Ein ganz besonderer Abend in Kiel: Die HSG Wetzlar hat am Donnerstagabend ein echtes Zwangswunder vollbracht und den THW Kiel mit 33:25 vom Platz gefegt. Die Freude war riesig, denn mit diesem Sieg hat Wetzlar nicht nur den ersten Punktgewinn in der Rückrunde gefeiert, sondern auch den aufkeimenden Abstiegsängsten ein Stück weit die Luft genommen. Vor dem Spiel stand das Team von Michael Allendorf auf einem Abstiegsplatz – und das nach den Siegen von Leipzig und Minden. Die Nerven lagen blank, der Druck war spürbar.
Vor über 4.000 Fans in einer ausverkauften Halle ging es dann richtig zur Sache. Wetzlar startete fulminant mit einem 8:0-Lauf und führte nach nur elf Minuten mit 10:3. Was für ein Auftakt! Die Stimmung war elektrisierend, jeder Treffer wurde gefeiert, als wäre es das Tor des Jahres. Doch auch Kiel hatte seine Momente. Zwischenzeitlich kämpften sie sich auf vier Tore heran, aber die Wetzlarer Abwehr ließ sich nicht aus der Ruhe bringen. Torhüter Andreas Palicka, der eine starke Leistung ablieferte, musste jedoch in der zweiten Halbzeit eine kleine Zerrung in der Wade hinnehmen – aber hey, das zählt nicht, wenn man so einen Sieg einfährt!
Ein Spiel voller Emotionen
Die Wetzlarer Fans konnten es kaum fassen, als ihr Team in der 43. Minute bereits mit sieben Toren führte – 23:16! Auch wenn der THW Kiel zu Beginn mit 3:2 in Führung ging, verloren sie schnell den Anschluss. Trainer Rúnar Sigtryggsson war sichtlich stolz und hob hervor, dass das Team die Schwäche der Kieler im ersten Durchgang eiskalt ausgenutzt hat. „Wir haben gut gespielt und unsere Chancen konsequent genutzt“, sagte er nach dem Spiel. Der beste Werfer für Wetzlar war Tristan Kirschner, der acht Tore aus acht Versuchen erzielte. Chapeau!
Kiel hingegen bleibt in der Krise. Nach einem Heimremis gegen den Tabellenletzten SC DHfK Leipzig war die Stimmung im Team alles andere als gut. Der THW-Coach Filip Jicha musste verletzungsbedingt auf vier Rückraumspieler verzichten, darunter bekannte Namen wie Emil Madsen und Nikola Bilyk.
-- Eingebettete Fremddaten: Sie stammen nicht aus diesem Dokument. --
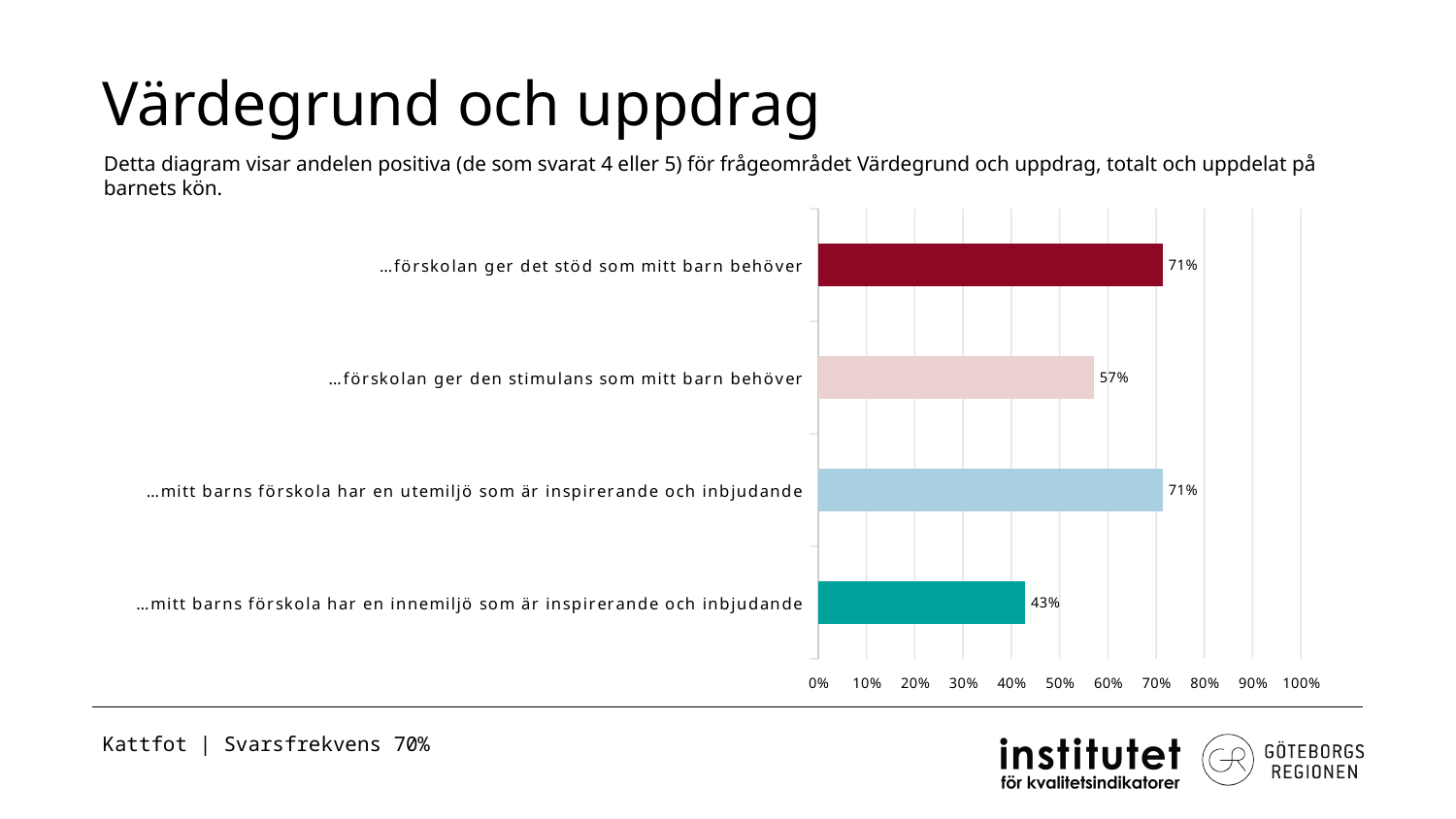
What is the difference between the values for "…förskolan ger det stöd som mitt barn behöver" and "…förskolan ger den stimulans som mitt barn behöver"? 14% What is the value for "…mitt barns förskola har en innemiljö som är inspirerande och inbjudande"? 43% What is the maximum value shown on the x axis? 100% What is the difference between the values for "…mitt barns förskola har en utemiljö som är inspirerande och inbjudande" and "…mitt barns förskola har en innemiljö som är inspirerande och inbjudande"? 28% What is the value for "…förskolan ger den stimulans som mitt barn behöver"? 57% How many categories are shown in the chart? 4 Which is larger: the value for "…förskolan ger den stimulans som mitt barn behöver" or the value for "…mitt barns förskola har en innemiljö som är inspirerande och inbjudande"? …förskolan ger den stimulans som mitt barn behöver Which category has the lowest value? …mitt barns förskola har en innemiljö som är inspirerande och inbjudande What kind of chart is shown on the slide? Bar chart Is the value for "…förskolan ger den stimulans som mitt barn behöver" greater or less than 50%? greater What is the value for "…mitt barns förskola har en utemiljö som är inspirerande och inbjudande"? 71% What is the value for "…förskolan ger det stöd som mitt barn behöver"? 71%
In der Situation setzte er sogar zwei Jugendspieler ein – 18-jährige Rasmus Ankermann und 19-jährige Johan Rohwer. Das zeigt, wie sehr die Kieler in der Klemme stecken.
Weg aus der Abstiegszone
Mit diesem Sieg hat Wetzlar nicht nur die Punkte geholt, die sie dringend benötigten, sondern auch ihr Torverhältnis verbessert. Nun steht das Team wieder über dem Abstiegsstrich, aber die Gefahr ist noch lange nicht gebannt. Die nächsten vier Spiele werden entscheidend sein, und das nächste Duell gegen Göppingen am kommenden Donnerstag wird ein echter Prüfstein. Es bleibt abzuwarten, ob Wetzlar diesen Schwung mitnehmen kann, denn die Liga ist eng. Nur zwei Punkte trennen den elften Platz von den Abstiegsrängen.
Der Abstiegskampf in der Handball-Bundesliga ist so spannend wie lange nicht. Teams wie der SC DHfK Leipzig und der TBV Lemgo Lippe stehen nur zwei Punkte über den Abstiegsplätzen, während der HBW Balingen-Weilstetten mit nur sieben Punkten das Schlusslicht bildet. Mit richtungsweisenden Duellen, die im Februar anstehen, wird es für alle Beteiligten heiß hergehen. Die Zuschauer dürfen sich auf packende Spiele freuen – und vielleicht sogar auf weitere „Zwangswunder“.